Several studies have probed the associations between CD33 and Alzheimer’s disease susceptibility, yet the precise role of CD33 in the pathogenesis of this condition remains undetermined. While one meta-analysis using data from studies of East Asian populations found a significant association between rs3826656 and the risk of Alzheimer’s disease (odds ratio 1.39, 95% CI 1.09–1.76), Reference Mao, Guo, Pu, Chen and Zhang20 another employing three Asian cohorts and one Caucasian found no such association (odds ratio 0.94, 95% CI 0.62–1.41). Reference Jiang, Li, Cao and Tan21 Additionally, two recent large-scale studies yielded inconsistent findings regarding the relationship between CD33 and Alzheimer’s disease. One genome-wide association study comprising 1 126 563 participants found CD33 to be one of 38 genomic risk loci. Reference Wightman, Jansen, Savage, Shadrin, Bahrami and Holland6 In contrast, a study of 788 989 participants pinpointed 75 risk loci but notably excluded CD33 from its list of those identified. Reference Bellenguez, Kucukali, Jansen, Kleineidam, Moreno-Grau and Amin8 Such disparities underscore the complexity and heterogeneity inherent in Alzheimer’s disease and reaffirm the ambiguous role of CD33 in its pathogenesis. Our research showed a significant influence of CD33 SNPs on cognitive functions in individuals with chronic viral hepatitis, yet this effect was absent in healthy control and Parkinson’s disease cohorts. The significant effect of CD33 SNPs in those with chronic viral hepatitis might illuminate the varied findings from earlier studies, underscoring the potential impact of chronic viral hepatitis on CD33’s role in Alzheimer’s disease pathogenesis.

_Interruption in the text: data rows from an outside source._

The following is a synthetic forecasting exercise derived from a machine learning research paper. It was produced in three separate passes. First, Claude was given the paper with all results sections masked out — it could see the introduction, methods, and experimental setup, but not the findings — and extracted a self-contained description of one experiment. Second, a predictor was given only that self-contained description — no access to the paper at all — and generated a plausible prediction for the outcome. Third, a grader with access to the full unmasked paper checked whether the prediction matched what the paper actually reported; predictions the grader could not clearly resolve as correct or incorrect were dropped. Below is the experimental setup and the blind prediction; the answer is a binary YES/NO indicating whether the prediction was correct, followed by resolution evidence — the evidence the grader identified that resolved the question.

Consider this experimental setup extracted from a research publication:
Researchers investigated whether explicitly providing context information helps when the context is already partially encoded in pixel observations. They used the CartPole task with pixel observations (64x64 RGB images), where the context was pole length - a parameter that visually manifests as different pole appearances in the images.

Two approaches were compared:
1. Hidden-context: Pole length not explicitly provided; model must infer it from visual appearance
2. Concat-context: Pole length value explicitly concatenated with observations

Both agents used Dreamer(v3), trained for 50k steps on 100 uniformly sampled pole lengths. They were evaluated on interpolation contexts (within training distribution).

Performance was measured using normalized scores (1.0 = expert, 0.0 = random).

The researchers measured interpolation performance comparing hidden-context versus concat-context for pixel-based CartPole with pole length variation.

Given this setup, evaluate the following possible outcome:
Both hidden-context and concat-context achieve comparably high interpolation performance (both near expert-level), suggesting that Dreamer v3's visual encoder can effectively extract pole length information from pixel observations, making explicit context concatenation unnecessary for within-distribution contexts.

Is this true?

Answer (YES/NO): YES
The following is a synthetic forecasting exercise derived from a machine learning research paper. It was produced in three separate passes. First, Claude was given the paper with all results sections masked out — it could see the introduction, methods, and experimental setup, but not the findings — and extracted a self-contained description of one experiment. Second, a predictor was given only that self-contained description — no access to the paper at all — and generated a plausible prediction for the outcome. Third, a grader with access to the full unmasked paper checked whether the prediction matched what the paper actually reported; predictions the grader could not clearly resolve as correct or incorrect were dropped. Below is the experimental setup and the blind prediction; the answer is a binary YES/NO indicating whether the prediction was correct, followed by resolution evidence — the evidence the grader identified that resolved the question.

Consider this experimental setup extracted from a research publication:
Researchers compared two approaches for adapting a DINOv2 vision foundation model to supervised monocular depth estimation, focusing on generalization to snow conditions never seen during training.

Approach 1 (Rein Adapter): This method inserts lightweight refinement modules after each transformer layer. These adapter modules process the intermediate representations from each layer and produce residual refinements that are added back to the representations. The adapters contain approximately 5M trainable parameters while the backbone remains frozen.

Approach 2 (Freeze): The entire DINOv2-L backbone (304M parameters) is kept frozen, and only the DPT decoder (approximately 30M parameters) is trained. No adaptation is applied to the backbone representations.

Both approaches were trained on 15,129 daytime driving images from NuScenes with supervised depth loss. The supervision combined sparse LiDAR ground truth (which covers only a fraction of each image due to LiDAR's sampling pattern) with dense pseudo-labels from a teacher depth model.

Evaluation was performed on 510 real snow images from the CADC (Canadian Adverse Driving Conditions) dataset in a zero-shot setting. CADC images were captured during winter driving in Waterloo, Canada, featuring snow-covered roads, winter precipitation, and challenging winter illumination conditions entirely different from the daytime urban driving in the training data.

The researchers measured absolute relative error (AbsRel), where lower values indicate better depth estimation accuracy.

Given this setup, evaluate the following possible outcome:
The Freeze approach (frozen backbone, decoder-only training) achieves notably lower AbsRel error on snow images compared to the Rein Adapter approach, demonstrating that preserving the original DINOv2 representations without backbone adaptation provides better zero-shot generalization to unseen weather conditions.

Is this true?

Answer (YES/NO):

While CD33 has been posited as playing an important role in the pathogenesis of Alzheimer’s disease, which is frequently characterised by memory-related issues Reference Jahn22 linked to medial temporal atrophy in the amygdala and hippocampus, Reference DeTure and Dickson23 investigations into the diverse cognitive profiles influenced by CD33 SNPs remain limited. Besides examining the potential effect of CD33 SNPs on cognition and identifying the population vulnerable to the effect of these SNPs, this study employed a battery of neuropsychological tests to investigate the diverse cognitive domains that may be affected. Among the six cognitive functions assessed – executive function, visuospatial function, memory, psychomotor speed, attention and language – the influence of CD33 SNPs was most evident in the memory domain among individuals with chronic viral hepatitis. A significant impact on global cognitive functions, executive processes and attention was also noted in individuals with chronic HBV. Notably, the patterns of cognitive variation attributed to CD33 SNPs correlate with the cognitive deficit profiles of Alzheimer’s disease and do not align with Parkinson’s disease-associated cognitive impairments, which predominantly impact executive and visuospatial functions. Reference Yu, Wu, Tai, Lin, Cheng and Hua24,Reference Yu, Tan, Su, Chien, Sung and Lin25 These results also show the effect of CD33 SNPs to be more specific to the pathogenesis of Alzheimer’s disease, but not to Parkinson’s disease or other neurodegenerative diseases. Although the present study did not include a direct Alzheimer’s disease cohort, the mechanisms we observed in viral hepatitis may parallel CD33’s role in the former condition, particularly in relation to neuroinflammation. This could explain the impact of CD33 SNPs on the cognitive profiles seen in our hepatitis cohorts. These findings suggest that CD33’s influence on neurocognitive decline may extend beyond neurodegenerative diseases such as Alzheimer’s disease to potentially include viral hepatitis.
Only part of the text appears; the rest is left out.